Retype all of the lines below with no changes.
===============
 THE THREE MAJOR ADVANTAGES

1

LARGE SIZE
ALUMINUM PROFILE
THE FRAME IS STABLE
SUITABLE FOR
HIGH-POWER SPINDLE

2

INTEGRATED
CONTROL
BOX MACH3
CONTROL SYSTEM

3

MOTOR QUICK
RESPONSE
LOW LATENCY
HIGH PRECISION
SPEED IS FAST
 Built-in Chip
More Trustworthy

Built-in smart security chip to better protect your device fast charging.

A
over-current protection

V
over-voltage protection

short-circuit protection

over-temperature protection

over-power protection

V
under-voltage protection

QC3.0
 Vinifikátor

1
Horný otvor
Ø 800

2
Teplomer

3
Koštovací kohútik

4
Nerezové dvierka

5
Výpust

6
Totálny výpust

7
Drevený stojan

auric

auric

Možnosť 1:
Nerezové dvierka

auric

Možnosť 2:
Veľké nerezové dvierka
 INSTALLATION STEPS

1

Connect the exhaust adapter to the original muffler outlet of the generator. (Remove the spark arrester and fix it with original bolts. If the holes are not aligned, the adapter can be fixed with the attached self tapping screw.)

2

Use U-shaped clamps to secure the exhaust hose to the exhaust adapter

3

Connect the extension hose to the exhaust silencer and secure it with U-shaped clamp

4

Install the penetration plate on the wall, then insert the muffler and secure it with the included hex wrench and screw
===============
EXERCISE ANSWER:
 THE THREE MAJOR ADVANTAGES

1

LARGE SIZE
ALUMINUM PROFILE
THE FRAME IS STABLE
SUITABLE FOR
HIGH-POWER SPINDLE

2

INTEGRATED
CONTROL
BOX MACH3
CONTROL SYSTEM

3

MOTOR QUICK
RESPONSE
LOW LATENCY
HIGH PRECISION
SPEED IS FAST
 Built-in Chip
More Trustworthy

Built-in smart security chip to better protect your device fast charging.

A
over-current protection

V
over-voltage protection

short-circuit protection

over-temperature protection

over-power protection

V
under-voltage protection

QC3.0
 Vinifikátor

1
Horný otvor
Ø 800

2
Teplomer

3
Koštovací kohútik

4
Nerezové dvierka

5
Výpust

6
Totálny výpust

7
Drevený stojan

auric

auric

Možnosť 1:
Nerezové dvierka

auric

Možnosť 2:
Veľké nerezové dvierka
 INSTALLATION STEPS

1

Connect the exhaust adapter to the original muffler outlet of the generator. (Remove the spark arrester and fix it with original bolts. If the holes are not aligned, the adapter can be fixed with the attached self tapping screw.)

2

Use U-shaped clamps to secure the exhaust hose to the exhaust adapter

3

Connect the extension hose to the exhaust silencer and secure it with U-shaped clamp

4

Install the penetration plate on the wall, then insert the muffler and secure it with the included hex wrench and screw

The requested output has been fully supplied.